The High Desert, CA is an unforgettable place to grow up

Otherwise known as growing up in a beloved pile of dirt

You know when you see a movie and the main character is in the desert tumbleweed rolling past? How about in Disney’s Cars main character is driving through the desert to get to L.A.? Independence Day when they’re fighting aliens? How about in Fast and Furious when they visit a federal correctional complex in a place called “Victorville”? Yup, that’s the High Desert.

 Situated between Los Angeles and Las Vegas, the High Desert is composed of a couple of towns such as Victorville, Hesperia, and Apple Valley that everyone spends their time in. And all of it is covered in dirt.

As far as the eye can see, its dirt and houses that might as well blend into the dirt.

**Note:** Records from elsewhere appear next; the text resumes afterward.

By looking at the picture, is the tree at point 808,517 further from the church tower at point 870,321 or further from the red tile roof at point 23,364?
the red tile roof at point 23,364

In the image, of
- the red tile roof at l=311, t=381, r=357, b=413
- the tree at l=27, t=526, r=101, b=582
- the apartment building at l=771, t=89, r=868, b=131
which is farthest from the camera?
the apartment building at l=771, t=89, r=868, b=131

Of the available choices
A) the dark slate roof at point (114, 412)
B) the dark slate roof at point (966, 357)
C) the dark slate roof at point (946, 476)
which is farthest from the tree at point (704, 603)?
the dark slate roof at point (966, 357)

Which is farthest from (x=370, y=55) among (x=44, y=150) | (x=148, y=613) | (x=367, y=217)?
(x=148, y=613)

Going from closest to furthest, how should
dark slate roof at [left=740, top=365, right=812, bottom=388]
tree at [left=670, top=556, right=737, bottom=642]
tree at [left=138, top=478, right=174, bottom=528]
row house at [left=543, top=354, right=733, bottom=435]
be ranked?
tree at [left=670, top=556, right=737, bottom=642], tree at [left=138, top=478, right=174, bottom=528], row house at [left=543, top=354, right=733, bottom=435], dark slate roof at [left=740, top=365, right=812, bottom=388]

One of the best views of the High Desert, if you go towards the top of the hill on Bear Valley Rd or Sitting Bull Rd, you can see pretty much all three towns.

It still feels like a small town

Although there are plenty of people between the three towns that live here, it is the epitome of a small town. Everyone knows everyone else through some type of way and is the best study of the “6 degrees of separation” theory known to man. It doesn’t matter who you know, they somehow know your brothers-girlfriends-cousins-friend.

For example, after a leadership camp in LA I found out that one of the friends I made girlfriend’s cousin went to the same high school as me.

Our plants are just about as sturdy and unique as the people that live in High Desert

This guy right here is called a Joshua Tree and in the Mojave Desert as a whole they have the Joshua Tree National Park. If you’ve ever hear U2’s album Joshua Tree, it’s named after these weird looking guys. But you’ll never meet someone in the High Desert that doesn’t like them, they mean home for us.

Also they are one of the most interesting things about our dirt covered town – they only grow in the Mojave Desert and around Jerusalem.

There is THE MALL

Now if you read that and assumed that we have this wonderful amazing, Mall of America– esque wonderland going on out in the middle of nowhere, I’m sorry to disappoint. Its called The Mall because it’s one of about three sources of mass entertainment. It doesn’t have a lot in it, it closes at really early times, especially on Sundays, and the only hangout it provides is for those in middle school whose curfew is the same time the mall closes- at 7.

However it does have a Hot Dog on a Stick, which is a throwback from the 90s that are few and far between, that sells fantastic lemonade.

Literally everything you can think of might be covered in dirt

I mean who doesn’t want that excitement? Between the daily winds that clock in at about 2 o’clock every afternoon and the fact that the city only maintains some of the roads, there’s dirt everywhere. Dirt roads, dirt in your shoes, on your backpack, you name it, the dirts already there.

There is great water-saving-drought-friendly landscaping

In the desert its simply known as “desert landscaping” which in itself is pretty self explanatory. You make the area you have decided to landscape essentially the most artful representation of the desert elements that surround us anyways.

Who knew boulders could be so beautiful?

The food in High Desert is fantastic

Everyday after high school there were ventures to the taco shop in the shopping complex next to us called “My Hacienda” that sold the perfection that is carne asada fries.

Piping hot french fries, covered in cheese, guacamole, sour cream, salsa, onions, peppers, and whatever other topping you wanted paired with an alarmingly large cup of horchata that you and your friends split.

We have fire tornadoes

Yup you read that right. Every year California goes through its fire season, with the desert being particularly afflicted by flames. Fortunately most people in the High Desert have a drier sense of humor than our weather and joke about it. “Who started this one to cancel school again?”, my mom asks. “Everything changed when the fire nation attacked” says a twitter user posting a picture of the flames at the edge of town.

As for the actual fire tornadoes they happened about 20 miles away from us and were a result of the flames getting caught up in the famous desert wind, thus giving it that cozy tornado look.

High Desert is a part of Route 66

That’s right, that thing centered around the plotline of Cars and the Cheetah Girls sang about runs through part of old town Victorville, as a very small part of the history that we have in the town.

People in High Desert don’t care about the two big cities we’re in between

Everyone here is disillusioned with the glitz and glamour of Vegas and L.A., we’re too surrounded by dirt and tumbleweeds to be blinded by it. Plus when you have to devote hours to making sure that your weeds are under the city ordained fire hazard limit its easy to become cynical of it. At the same time though because there’s nothing to do, you devote yourself to your dreams and what entertains you and you end up not giving a damn what anyone else thinks of it.

Fortunately enough, everyone else is usually in the same boat and don’t care what you do either because they have their own way to go.